There is so much out there on how to be this or that kind of parent or even human being. It seems there have always been stacks of articles, books, pamphlets, blogs, blogs, blogs… The advice and info goes this way, goes full circle back that way…
Just like fashion in the industry, parenting and self help advice seems to go in and out of style. Some resonates, some does not appeal to us at all.
I am on a path right now, THE path of my formerly nomadic life, by comparison. I have been reading. A lot. And, in reading one of the best books I now believe ever to have been written, finally, some time tested and sound advice!
Develop these qualities: love, joy, peace, forbearance, kindness, goodness, faithfulness, gentleness and self-control.
How can I go wrong with this as a start and end point to the way I try to live as an individual, a spouse, a parent, a teacher, home-maker, and someone’s child? Whatever I am about to say, think or do, if it is not in line with those qualities, I probably should press the pause button, before moving forward. We really can stop, press the pause button, pray or meditate (whatever your mode of getting a hold of yourself is) and, while it isn’t easy, it does become easier with practice.
Maybe I am just seeing things differently, now that I am 38. But I am really no longer all that interested in re- writing the book on parenting or being a decent human being. I was given a gut, a book chock full of guidelines to benefit me and those around me and a choice with what to do with it. That’s it. Not for everyone, I know. But I am talking about me and my modus operandi and this is, after all, my blog. You are welcome to keep doing what you are doing.
I just find it amazing that, throughout thousands of years, history repeats itself one way or another. I am going with some time tested advice. Yup, that’s what I am going to continue to do… I have spent entirely too much time making myself too crazy trying to figure things out all by myself. I guess, all children need to walk away, find their own way and then… it’s amusing really… do everything they can to find their way back home again.

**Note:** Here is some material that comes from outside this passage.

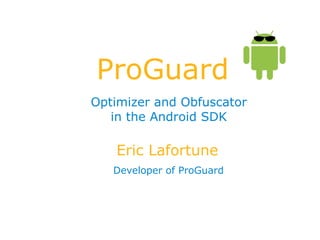 ProGuard
Optimizer and Obfuscator
in the Android SDK
Eric Lafortune
Developer of ProGuard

I have spent a good amount of time with my father, this last month. I love my Dad. He and my mother, both, are true examples of resilience and, while I haven’t always agreed with him or held my tongue about where I have disagreed, as I explored the great big world around me through the years… the last time I was with my father, I spent a great deal of time really listening to him and saying, “Okay.”
It felt good to say, “Okay.” My Mom, fortunately, remains in this country, so I will have plenty of opportunities to say that word to her to. And I hope to spend the rest of my life lifting her up as much as she and my Dad have, throughout my life, have lifted me up.

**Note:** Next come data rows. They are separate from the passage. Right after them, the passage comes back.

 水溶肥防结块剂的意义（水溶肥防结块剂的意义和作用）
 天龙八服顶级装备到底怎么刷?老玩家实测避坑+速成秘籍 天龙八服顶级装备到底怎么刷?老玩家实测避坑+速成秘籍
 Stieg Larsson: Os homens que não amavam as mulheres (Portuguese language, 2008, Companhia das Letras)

But now, I will go back to sharing about my father. He takes a plane today and I feel the urgency of that deadline to our time together. As I tried to memorize his physique, the last time he stood and walked next to me, the way he carries himself, the way he reaches out to touch people’s lives in the way he does, the way in which he interacts with people around him on a daily basis, the way he gets misty eyed over birthday cards from my brothers, and their and my accomplishments… He is truly one of my heroes.
He’s a faithful good citizen and beautiful father. I have had this privilege of being a part of his life and to watch him display and even master those qualities I mention above. He’s not perfect. He will never be. Neither will I ever be. That gives me hope that perfection isn’t the goal. But striving to get there is a worthy endeavor. Those qualities above can help me on that road.
Not everyone gets a chance to have or see his/her father like that. He is going home to the Philippines to retire now and I know how lucky I have been to have had him all this time in my life. There are moments we all regret. How much more time could we have spent together if I only…. but I can’t go there. That isn’t in line with the list of helpful words. That moves into judgement, which is the worst quality of all. Just watch what mistakes we’ll look back on and hope to forget. But that is the fabric of life. Let’s just learn from all of it and work on that sound advice above.
I am going back to the basics. I am going to trust I have been given all that I need to fulfill my purpose for being in this world. From the parents that brought me into this world, through their best and worst mistakes, etc… Those qualities are a great reminder of what I, we, are capable of in working towards being our best example for our kids. What a promise, if we could all follow such sound advice.
Have you any better to offer than that?